Sumbarkita – Kekerasan seksual terhadap anak di Pariaman dan Padang Pariaman atau biasa disebut Piaman Laweh dianggap mencapai titik kritis. Pihak terkait didesak segera merancang kebijakan dan mengambil tindakan lebih konkret untuk permasalahan tersebut.
Sebagaimana diketahui, baru-baru ini Piaman Laweh kembali digegerkan dengan dugaan pemerkosaan terhadap anak di bawah umur yang dilakukan oleh dua pemuda. Kasus ini sedang ditangani oleh Polres Pariaman.
Pimpinan Rumah Perlindungan Sosial Anak (RPSA) Pariaman, Fatmiyeti Kahar menyebut kasus dugaan pemerkosaan tersebut memperpanjang deret kekerasan seksual terhadap anak di Pariaman dan Padang Pariaman. Ia menyebut kondisi demikian telah darurat dan perlu penanganan cepat.
“Ini sudah darurat,” kata Fatmiyeti kepada Sumbarkita Kamis (6/2).

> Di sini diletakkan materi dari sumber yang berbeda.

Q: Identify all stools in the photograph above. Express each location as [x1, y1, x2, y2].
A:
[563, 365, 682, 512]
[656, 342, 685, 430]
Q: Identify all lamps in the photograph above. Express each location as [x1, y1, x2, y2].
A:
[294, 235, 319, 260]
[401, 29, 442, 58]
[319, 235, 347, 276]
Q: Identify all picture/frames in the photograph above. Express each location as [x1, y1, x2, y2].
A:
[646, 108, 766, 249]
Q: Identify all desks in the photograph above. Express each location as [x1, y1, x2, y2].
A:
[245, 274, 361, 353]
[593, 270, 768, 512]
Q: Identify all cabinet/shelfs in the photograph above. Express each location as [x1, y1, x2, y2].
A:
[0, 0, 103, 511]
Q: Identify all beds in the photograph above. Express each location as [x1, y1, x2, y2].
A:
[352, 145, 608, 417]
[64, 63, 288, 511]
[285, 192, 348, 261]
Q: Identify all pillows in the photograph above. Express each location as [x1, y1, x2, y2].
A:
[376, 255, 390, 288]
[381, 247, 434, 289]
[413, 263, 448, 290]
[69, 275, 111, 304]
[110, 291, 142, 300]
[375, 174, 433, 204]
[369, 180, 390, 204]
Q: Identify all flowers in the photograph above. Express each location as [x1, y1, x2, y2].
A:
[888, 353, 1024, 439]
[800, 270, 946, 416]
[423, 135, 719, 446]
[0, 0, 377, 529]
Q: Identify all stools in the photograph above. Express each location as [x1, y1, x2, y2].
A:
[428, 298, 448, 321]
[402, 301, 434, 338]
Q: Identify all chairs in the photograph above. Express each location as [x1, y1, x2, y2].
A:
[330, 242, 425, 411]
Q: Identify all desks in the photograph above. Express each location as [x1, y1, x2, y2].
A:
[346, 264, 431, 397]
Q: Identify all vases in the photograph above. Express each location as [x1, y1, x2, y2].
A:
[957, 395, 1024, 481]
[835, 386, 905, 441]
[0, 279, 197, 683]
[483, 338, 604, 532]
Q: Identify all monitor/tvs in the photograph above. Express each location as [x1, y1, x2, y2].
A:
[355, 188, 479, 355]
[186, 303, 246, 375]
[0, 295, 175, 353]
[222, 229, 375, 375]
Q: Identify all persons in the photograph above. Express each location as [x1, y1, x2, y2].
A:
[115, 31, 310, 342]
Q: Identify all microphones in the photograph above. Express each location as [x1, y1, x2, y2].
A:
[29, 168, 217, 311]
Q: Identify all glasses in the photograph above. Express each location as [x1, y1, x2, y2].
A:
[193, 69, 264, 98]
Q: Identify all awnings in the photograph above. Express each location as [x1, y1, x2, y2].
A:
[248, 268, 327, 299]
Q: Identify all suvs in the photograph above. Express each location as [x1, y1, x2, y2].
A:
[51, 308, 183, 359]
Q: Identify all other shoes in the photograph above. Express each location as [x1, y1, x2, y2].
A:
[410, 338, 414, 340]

Fatmiyeti mengatakan bahwa langkah utama yang mesti dilakukan adalah penegakan hukum secara tegas. Menurutnya, kompromi dalam kasus kekerasan seksual akan melahirkan berbagai kasus lainnya di kemudian hari. Kompromi yang dimaksud salah satunya ialah tidak melaporkan kasus kekerasan ke penegak hukum.
Ia lantas mengungkap pelaku dalam kasus yang ditangani RPSA Pariaman sebagian besar melibatkan orang terdekat korban seperti bapak, paman dan kerabat. Ada kecenderungan kasus ditutup-tutupi karena takut akan dampak sosialnya.
“Masih banyak yang berpikir bahwa menjaga nama baik keluarga lebih penting daripada melindungi anak-anak dari kekerasan. Ini adalah kesalahan besar. Kekerasan terhadap anak harus dihentikan dengan cara terbuka dan tegas. Tidak ada alasan untuk diam atau menutup-nutupi,” tegasnya.
Menurutnya, perilaku ini justru memperburuk keadaan dan memperpanjang penderitaan korban.